Listed entries>
○ ○ ○ ○ ○ ○ ○

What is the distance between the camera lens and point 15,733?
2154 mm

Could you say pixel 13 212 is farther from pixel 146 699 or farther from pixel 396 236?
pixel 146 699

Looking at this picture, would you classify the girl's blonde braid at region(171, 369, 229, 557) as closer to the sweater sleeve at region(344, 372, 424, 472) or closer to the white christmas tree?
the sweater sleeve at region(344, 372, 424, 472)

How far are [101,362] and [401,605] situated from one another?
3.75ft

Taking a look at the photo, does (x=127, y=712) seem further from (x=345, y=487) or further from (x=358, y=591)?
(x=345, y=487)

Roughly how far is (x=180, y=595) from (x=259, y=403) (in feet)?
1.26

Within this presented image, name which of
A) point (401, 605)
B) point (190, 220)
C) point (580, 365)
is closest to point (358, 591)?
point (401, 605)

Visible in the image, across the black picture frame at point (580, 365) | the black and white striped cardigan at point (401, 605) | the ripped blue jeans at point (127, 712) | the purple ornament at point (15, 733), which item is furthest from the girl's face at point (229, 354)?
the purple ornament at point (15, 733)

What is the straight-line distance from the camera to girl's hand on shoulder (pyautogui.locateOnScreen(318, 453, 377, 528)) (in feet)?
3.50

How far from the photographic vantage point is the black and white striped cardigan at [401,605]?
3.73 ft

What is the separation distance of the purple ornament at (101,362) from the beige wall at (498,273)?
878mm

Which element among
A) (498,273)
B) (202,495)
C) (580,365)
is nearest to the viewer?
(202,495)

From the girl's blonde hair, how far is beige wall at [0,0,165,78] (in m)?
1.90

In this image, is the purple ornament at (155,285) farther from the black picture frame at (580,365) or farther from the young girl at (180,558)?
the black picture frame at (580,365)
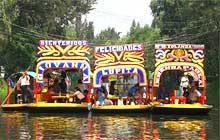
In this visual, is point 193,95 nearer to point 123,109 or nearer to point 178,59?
point 178,59

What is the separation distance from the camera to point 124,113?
91.2 ft

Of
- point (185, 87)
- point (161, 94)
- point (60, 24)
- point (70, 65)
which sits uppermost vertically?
point (60, 24)

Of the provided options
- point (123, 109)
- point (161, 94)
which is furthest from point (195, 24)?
point (123, 109)

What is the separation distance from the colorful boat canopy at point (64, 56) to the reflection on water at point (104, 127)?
2.69 metres

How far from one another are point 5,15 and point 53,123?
22.9 m

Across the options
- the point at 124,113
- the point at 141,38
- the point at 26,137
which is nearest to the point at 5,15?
the point at 124,113

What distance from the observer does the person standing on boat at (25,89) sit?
102 feet

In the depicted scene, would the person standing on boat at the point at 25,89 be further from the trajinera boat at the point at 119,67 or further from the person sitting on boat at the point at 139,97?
the person sitting on boat at the point at 139,97

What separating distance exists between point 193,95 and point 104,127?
26.9ft

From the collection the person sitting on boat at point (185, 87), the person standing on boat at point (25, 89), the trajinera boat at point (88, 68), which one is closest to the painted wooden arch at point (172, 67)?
the trajinera boat at point (88, 68)

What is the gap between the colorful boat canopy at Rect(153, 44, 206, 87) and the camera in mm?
28031

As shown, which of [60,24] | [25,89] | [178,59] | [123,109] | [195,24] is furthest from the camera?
[195,24]

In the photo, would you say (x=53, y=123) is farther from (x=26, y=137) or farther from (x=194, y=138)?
(x=194, y=138)

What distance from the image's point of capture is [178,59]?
2811 centimetres
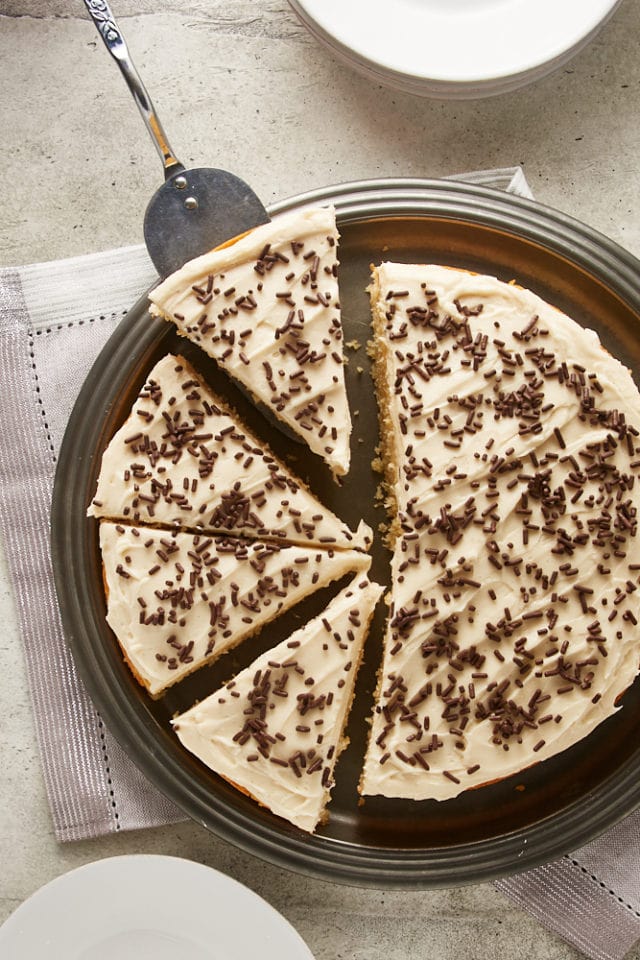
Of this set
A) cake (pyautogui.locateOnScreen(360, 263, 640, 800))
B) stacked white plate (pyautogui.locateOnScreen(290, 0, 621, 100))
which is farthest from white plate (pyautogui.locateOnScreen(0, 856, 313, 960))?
stacked white plate (pyautogui.locateOnScreen(290, 0, 621, 100))

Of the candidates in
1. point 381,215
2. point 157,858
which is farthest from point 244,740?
point 381,215

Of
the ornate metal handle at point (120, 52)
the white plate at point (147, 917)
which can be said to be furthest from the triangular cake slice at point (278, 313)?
the white plate at point (147, 917)

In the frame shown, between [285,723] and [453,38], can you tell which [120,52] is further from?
[285,723]

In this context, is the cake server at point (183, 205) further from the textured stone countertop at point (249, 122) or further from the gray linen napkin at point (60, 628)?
the textured stone countertop at point (249, 122)

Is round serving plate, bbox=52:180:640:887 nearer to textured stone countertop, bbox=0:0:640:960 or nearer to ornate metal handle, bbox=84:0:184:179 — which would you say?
textured stone countertop, bbox=0:0:640:960

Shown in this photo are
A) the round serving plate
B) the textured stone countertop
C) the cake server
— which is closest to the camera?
the round serving plate

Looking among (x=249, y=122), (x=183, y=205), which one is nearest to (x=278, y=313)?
(x=183, y=205)
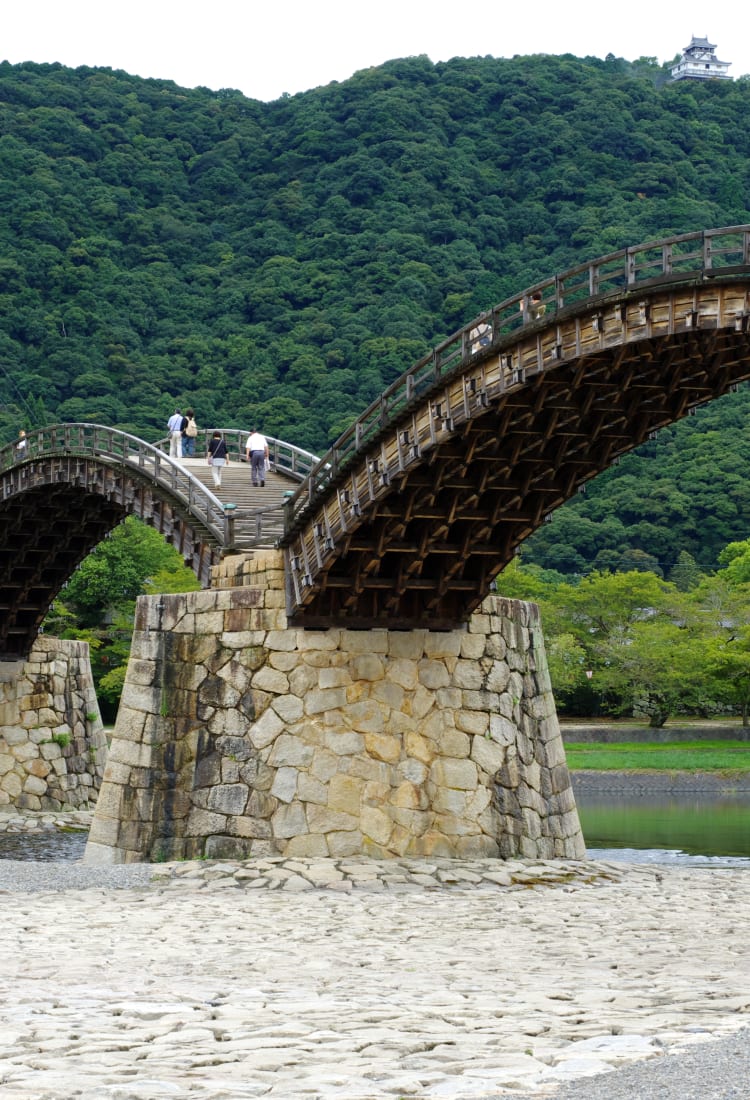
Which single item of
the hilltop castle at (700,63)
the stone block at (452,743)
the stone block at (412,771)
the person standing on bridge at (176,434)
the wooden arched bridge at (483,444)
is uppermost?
the hilltop castle at (700,63)

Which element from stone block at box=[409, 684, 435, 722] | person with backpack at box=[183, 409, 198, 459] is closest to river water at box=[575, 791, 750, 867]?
stone block at box=[409, 684, 435, 722]

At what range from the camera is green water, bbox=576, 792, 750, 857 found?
109 ft

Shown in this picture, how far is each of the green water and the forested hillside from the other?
28516mm

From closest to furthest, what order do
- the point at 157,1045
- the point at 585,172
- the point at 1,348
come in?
the point at 157,1045 → the point at 1,348 → the point at 585,172

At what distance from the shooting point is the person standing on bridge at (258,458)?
2904 cm

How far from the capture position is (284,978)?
13.9m

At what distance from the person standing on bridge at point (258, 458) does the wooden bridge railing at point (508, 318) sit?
490 cm

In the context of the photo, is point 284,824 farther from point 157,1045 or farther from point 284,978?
point 157,1045

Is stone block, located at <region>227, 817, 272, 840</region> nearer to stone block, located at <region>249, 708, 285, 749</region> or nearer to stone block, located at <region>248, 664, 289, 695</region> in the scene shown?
stone block, located at <region>249, 708, 285, 749</region>

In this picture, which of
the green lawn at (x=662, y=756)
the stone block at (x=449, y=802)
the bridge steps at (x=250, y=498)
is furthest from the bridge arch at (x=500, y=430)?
the green lawn at (x=662, y=756)

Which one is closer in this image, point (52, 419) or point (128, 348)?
point (52, 419)

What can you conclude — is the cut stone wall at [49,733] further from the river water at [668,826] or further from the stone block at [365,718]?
the stone block at [365,718]

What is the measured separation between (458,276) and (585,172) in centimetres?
1686

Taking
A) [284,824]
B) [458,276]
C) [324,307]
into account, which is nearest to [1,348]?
[324,307]
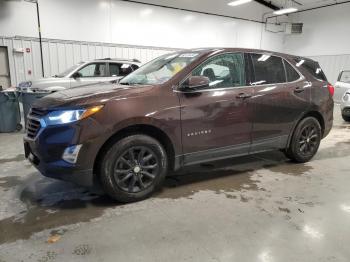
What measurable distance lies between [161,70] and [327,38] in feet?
50.4

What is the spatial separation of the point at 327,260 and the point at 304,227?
47cm

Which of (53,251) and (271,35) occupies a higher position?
(271,35)

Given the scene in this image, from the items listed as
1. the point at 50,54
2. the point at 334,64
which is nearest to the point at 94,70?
the point at 50,54

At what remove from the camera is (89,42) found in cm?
1174

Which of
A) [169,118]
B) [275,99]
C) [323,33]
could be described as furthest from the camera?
[323,33]

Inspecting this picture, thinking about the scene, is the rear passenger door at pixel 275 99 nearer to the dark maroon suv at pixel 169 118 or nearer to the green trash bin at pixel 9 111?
the dark maroon suv at pixel 169 118

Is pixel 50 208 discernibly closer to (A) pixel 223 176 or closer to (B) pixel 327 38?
(A) pixel 223 176

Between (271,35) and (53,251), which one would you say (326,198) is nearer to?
(53,251)

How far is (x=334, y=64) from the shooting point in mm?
15484

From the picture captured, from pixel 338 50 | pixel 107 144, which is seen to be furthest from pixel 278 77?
pixel 338 50

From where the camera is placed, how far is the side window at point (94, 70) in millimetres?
8570

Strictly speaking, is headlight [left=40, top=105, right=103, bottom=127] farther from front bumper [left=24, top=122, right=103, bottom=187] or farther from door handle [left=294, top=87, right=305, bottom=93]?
door handle [left=294, top=87, right=305, bottom=93]

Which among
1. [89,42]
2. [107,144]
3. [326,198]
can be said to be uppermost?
[89,42]

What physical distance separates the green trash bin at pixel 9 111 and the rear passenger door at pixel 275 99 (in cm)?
518
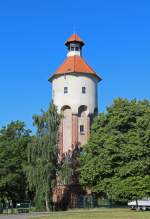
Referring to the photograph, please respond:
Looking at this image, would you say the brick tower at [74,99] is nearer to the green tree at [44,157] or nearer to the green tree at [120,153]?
the green tree at [44,157]

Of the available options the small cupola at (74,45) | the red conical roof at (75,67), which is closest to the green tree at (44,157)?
the red conical roof at (75,67)

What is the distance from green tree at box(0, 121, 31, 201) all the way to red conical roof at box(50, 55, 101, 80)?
386 inches

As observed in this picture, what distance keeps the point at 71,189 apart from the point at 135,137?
14.7 m

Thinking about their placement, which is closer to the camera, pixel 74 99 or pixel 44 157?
pixel 44 157

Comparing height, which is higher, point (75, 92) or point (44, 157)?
point (75, 92)

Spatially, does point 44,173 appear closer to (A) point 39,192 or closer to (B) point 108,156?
(A) point 39,192

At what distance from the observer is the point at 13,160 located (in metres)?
62.5

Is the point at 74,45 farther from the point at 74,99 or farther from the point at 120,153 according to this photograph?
the point at 120,153

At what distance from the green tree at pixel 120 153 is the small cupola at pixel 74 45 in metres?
17.5

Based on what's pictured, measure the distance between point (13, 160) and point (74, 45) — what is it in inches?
870

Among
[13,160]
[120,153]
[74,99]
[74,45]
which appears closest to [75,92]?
[74,99]

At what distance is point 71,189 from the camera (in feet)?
217

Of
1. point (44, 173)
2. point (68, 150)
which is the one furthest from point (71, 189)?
point (44, 173)

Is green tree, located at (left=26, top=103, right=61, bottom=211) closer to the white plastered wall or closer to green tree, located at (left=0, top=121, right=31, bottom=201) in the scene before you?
green tree, located at (left=0, top=121, right=31, bottom=201)
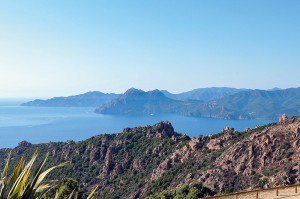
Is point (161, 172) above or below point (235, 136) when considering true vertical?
below

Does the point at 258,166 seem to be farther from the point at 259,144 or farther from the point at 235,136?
the point at 235,136

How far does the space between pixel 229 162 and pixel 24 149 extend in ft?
185

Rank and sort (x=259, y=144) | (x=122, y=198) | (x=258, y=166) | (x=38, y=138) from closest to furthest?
1. (x=258, y=166)
2. (x=259, y=144)
3. (x=122, y=198)
4. (x=38, y=138)

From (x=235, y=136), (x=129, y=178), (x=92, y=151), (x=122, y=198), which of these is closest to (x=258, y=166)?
(x=235, y=136)

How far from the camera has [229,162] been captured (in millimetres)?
46781

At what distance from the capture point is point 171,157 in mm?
60344

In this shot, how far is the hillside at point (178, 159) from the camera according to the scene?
41.4 meters

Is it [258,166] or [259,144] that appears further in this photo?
[259,144]

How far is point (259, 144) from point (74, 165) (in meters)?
42.6

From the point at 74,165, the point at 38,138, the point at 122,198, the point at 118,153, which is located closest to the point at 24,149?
the point at 74,165

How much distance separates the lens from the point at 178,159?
58.8 meters

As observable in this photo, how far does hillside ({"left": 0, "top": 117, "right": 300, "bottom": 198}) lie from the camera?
41375mm

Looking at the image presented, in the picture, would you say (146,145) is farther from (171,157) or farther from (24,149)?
(24,149)

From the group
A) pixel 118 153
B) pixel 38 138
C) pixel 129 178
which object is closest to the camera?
pixel 129 178
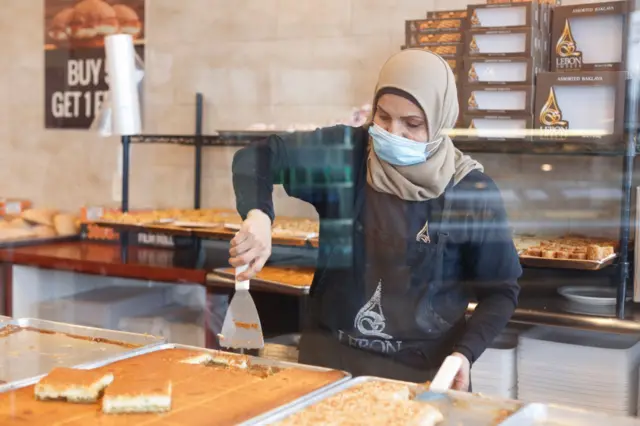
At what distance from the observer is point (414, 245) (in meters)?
1.66

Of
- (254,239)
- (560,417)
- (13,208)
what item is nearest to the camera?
(560,417)

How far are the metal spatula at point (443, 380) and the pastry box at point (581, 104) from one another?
717mm

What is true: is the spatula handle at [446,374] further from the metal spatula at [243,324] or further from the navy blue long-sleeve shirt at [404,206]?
the metal spatula at [243,324]

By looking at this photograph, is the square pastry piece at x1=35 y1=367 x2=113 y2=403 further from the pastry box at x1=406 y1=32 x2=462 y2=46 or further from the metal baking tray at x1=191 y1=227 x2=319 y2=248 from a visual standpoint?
the pastry box at x1=406 y1=32 x2=462 y2=46

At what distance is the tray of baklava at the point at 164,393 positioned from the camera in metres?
1.12

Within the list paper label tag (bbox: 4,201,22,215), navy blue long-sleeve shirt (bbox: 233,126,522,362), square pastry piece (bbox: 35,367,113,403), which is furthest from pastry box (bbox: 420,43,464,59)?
paper label tag (bbox: 4,201,22,215)

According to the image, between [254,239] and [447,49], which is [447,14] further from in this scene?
[254,239]

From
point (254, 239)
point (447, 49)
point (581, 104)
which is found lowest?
point (254, 239)

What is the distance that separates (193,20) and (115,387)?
1512 millimetres

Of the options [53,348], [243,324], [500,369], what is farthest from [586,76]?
[53,348]

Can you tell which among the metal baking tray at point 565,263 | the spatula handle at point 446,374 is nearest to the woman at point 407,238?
the spatula handle at point 446,374

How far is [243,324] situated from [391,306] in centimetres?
39

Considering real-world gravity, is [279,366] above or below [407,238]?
below

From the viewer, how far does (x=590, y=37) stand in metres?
1.89
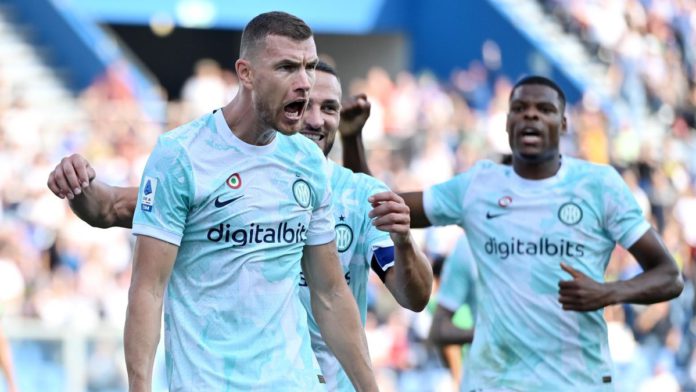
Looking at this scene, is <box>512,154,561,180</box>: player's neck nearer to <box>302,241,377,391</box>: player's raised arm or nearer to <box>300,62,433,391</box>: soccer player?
<box>300,62,433,391</box>: soccer player

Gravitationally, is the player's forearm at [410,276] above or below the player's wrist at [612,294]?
below

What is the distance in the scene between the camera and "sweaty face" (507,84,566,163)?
7.97 metres

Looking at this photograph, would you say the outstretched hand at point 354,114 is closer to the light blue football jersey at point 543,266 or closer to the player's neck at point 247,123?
the light blue football jersey at point 543,266

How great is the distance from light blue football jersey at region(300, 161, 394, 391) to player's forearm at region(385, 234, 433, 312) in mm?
191

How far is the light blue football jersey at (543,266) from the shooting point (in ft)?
25.6

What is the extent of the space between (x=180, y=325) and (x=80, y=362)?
27.7 ft

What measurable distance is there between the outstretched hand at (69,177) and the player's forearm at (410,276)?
135cm

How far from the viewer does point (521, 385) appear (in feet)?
25.7

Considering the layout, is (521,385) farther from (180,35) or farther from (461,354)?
(180,35)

○ ○ ○ ○ ○ ○ ○

Exercise objective> Pull out the lines from the one containing "From the viewer, how" through the last line above, inclusive, and reproduce them word for word. Leave the pictures out of your answer.

Solution to this exercise>
From the viewer, how far does (x=590, y=37) stand in metres?
1.89
Looking at this scene, is <box>512,154,561,180</box>: player's neck nearer to <box>302,241,377,391</box>: player's raised arm or nearer to <box>300,62,433,391</box>: soccer player?
<box>300,62,433,391</box>: soccer player

Gravitationally, is the player's forearm at [410,276] above or below the player's wrist at [612,294]?
below

What is the distance in the scene between the camera and "sweaty face" (507,84,566,163)?
7.97 metres

Looking at this photograph, would you say the outstretched hand at point 354,114 is closer to the light blue football jersey at point 543,266 or closer to the player's neck at point 247,123?
the light blue football jersey at point 543,266

How great is the distance from light blue football jersey at region(300, 161, 394, 391) to player's forearm at region(385, 234, 433, 312) in mm?
191

How far is the light blue football jersey at (543,266) from the shooting point (in ft)?
25.6

What is the extent of the space between (x=180, y=325) and (x=80, y=362)?
27.7 ft

What measurable distance is there between the outstretched hand at (69,177) and the player's forearm at (410,276)?
135cm

How far from the viewer does point (521, 385) appear (in feet)?
25.7

Considering the layout, is (521,385) farther from (180,35) or farther from (461,354)?
(180,35)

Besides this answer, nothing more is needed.